◆ Exercise description
An exact copy of the listing below is the answer, with the pictures removed.

◆ Information provided
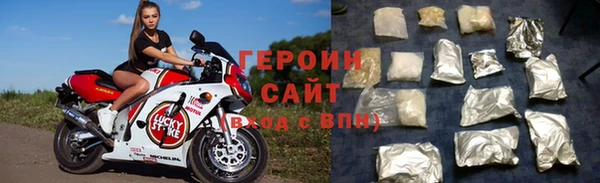 PSILOCYBIN Бородино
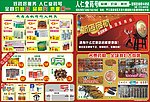 药店开业宣传单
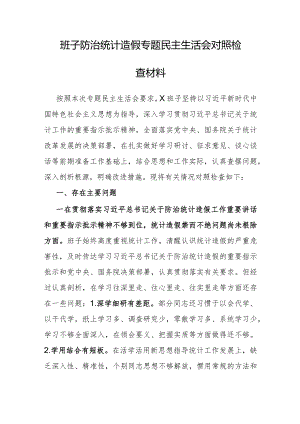 2023年防治统计造假专题民主生活会班子对照检查材料.docx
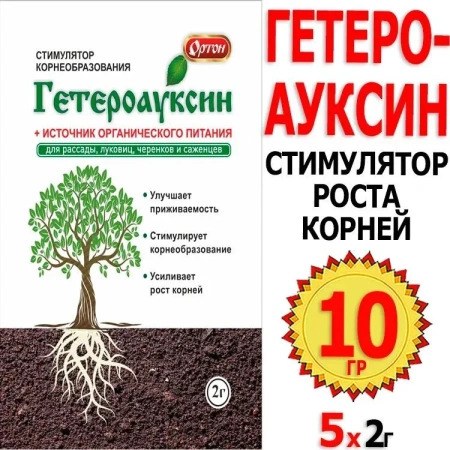 10г Гетероауксин 2гр х 5шт, удобрения для рассады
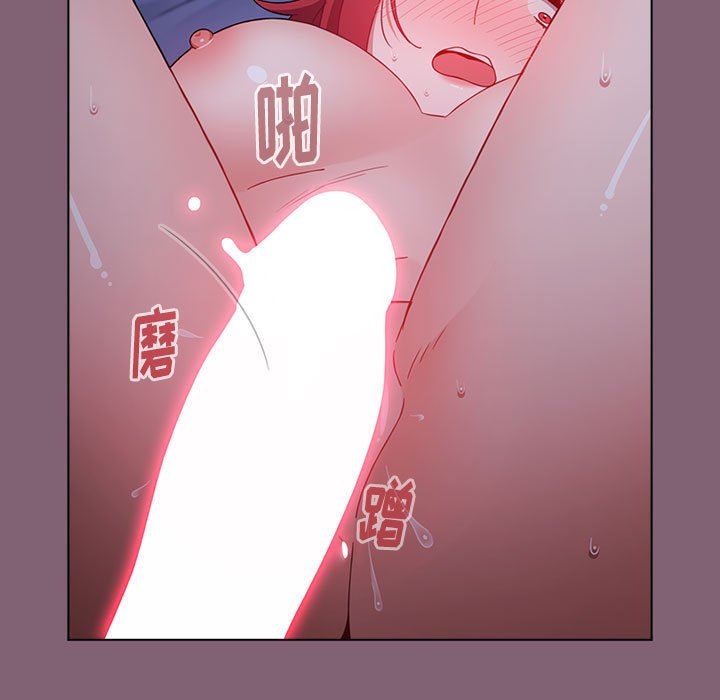 《小孩子才做选择》漫画 第30話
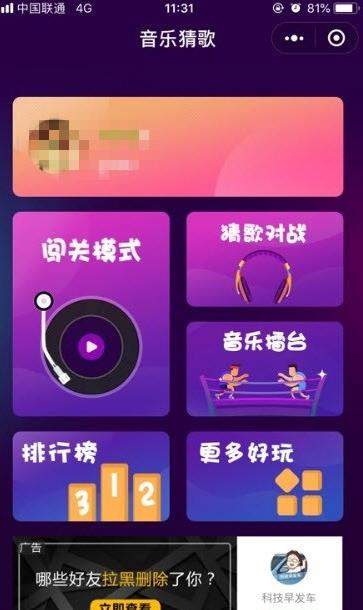 猜明星歌版手机游戏大全_猜明星歌手节目叫什么_猜歌全明星手机游戏版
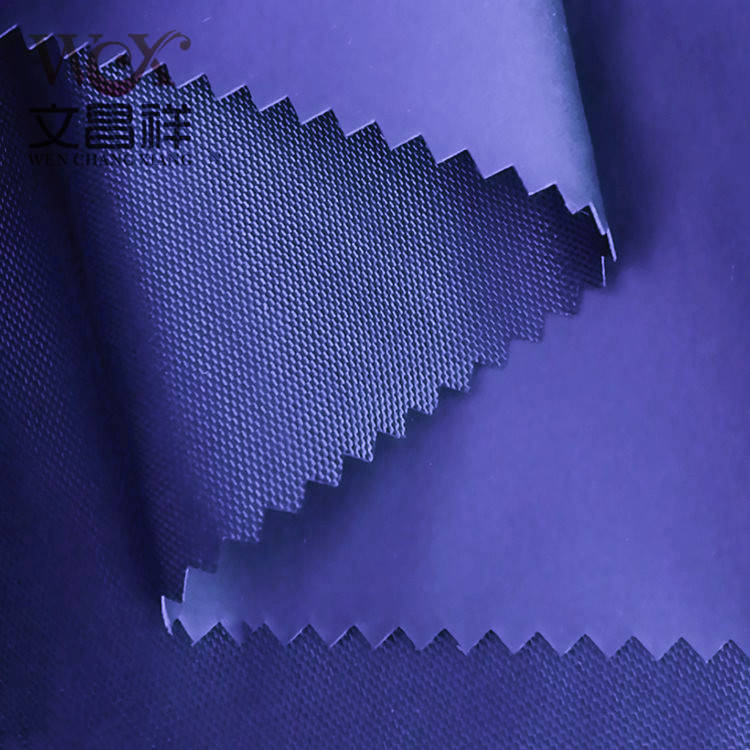 尼龍牛津布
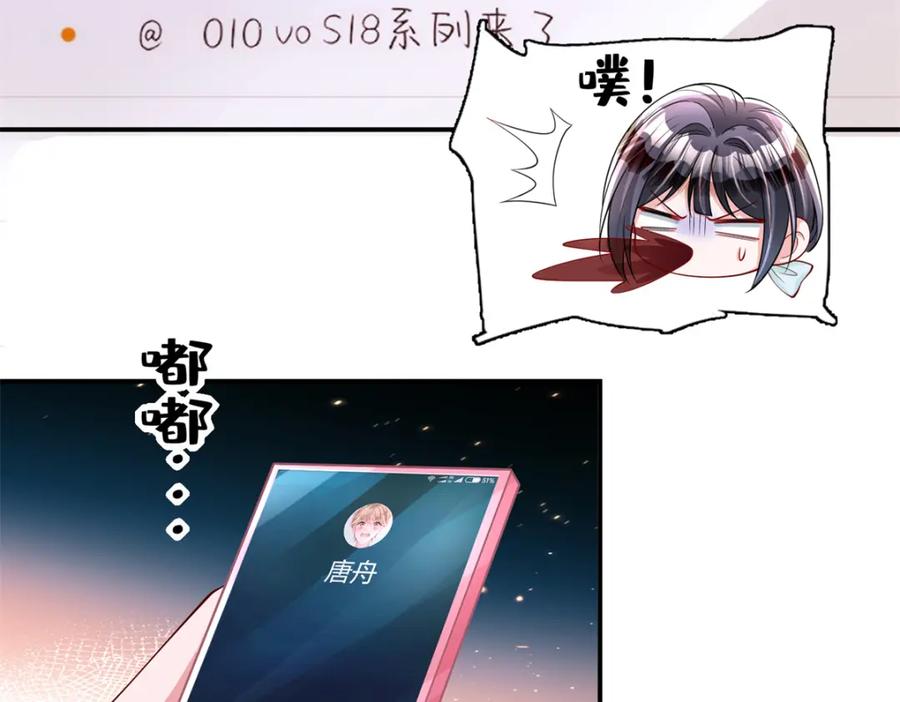 78.jpg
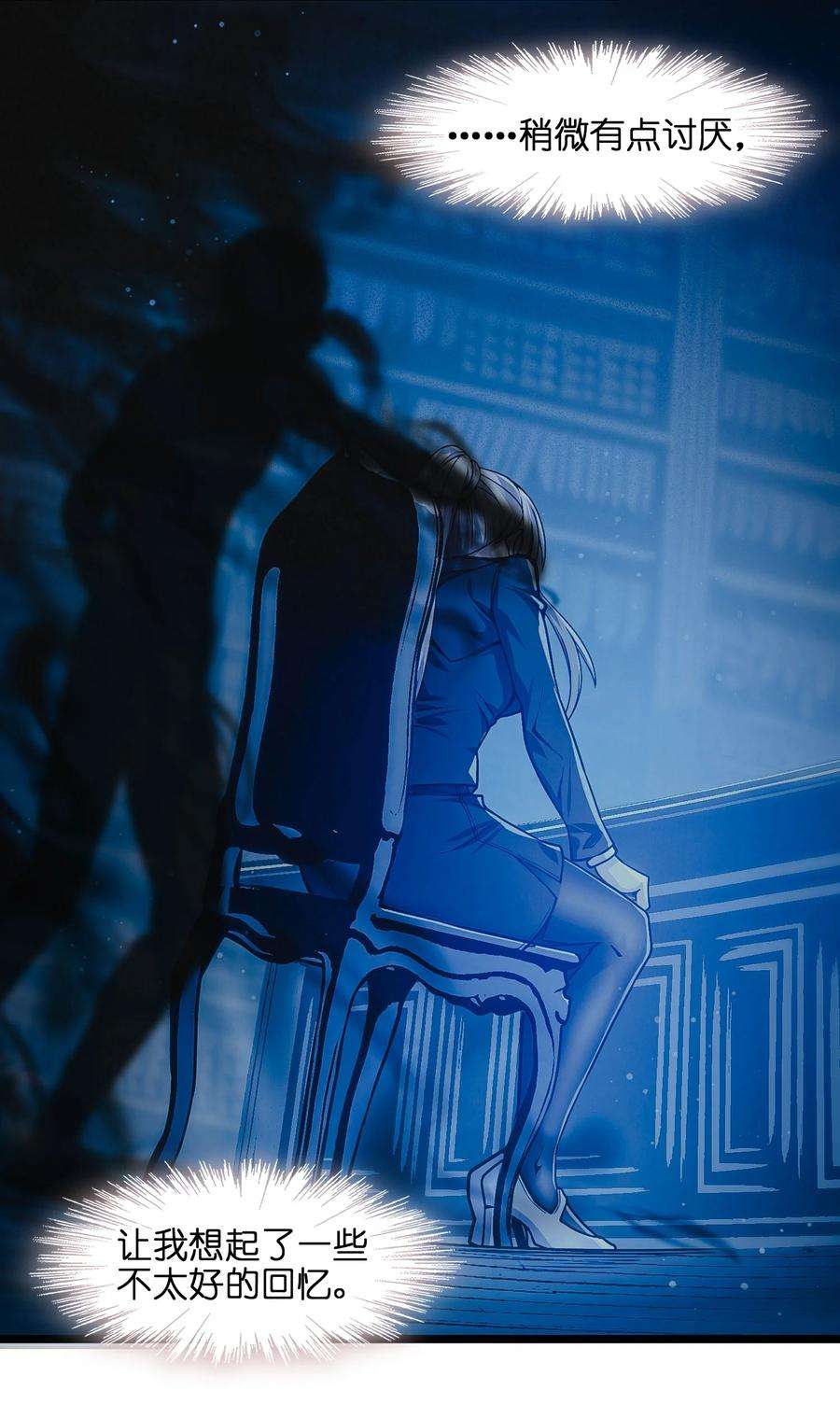 我真不是邪神走狗036 新生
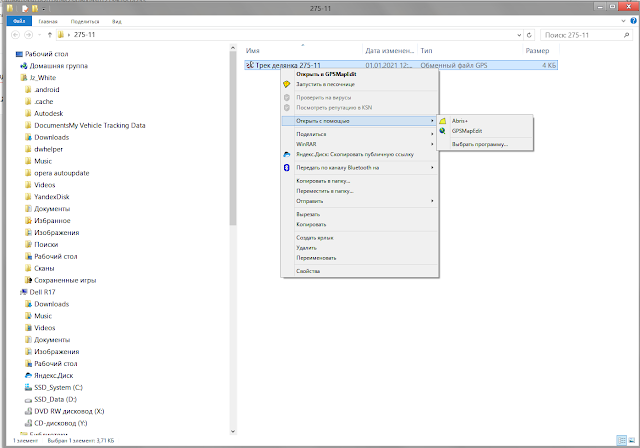 026 Как перевести географические координаты в геодезические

◆ Answer space
 PSILOCYBIN Бородино
 药店开业宣传单
 2023年防治统计造假专题民主生活会班子对照检查材料.docx
 10г Гетероауксин 2гр х 5шт, удобрения для рассады
 《小孩子才做选择》漫画 第30話
 猜明星歌版手机游戏大全_猜明星歌手节目叫什么_猜歌全明星手机游戏版
 尼龍牛津布
 78.jpg
 我真不是邪神走狗036 新生
 026 Как перевести географические координаты в геодезические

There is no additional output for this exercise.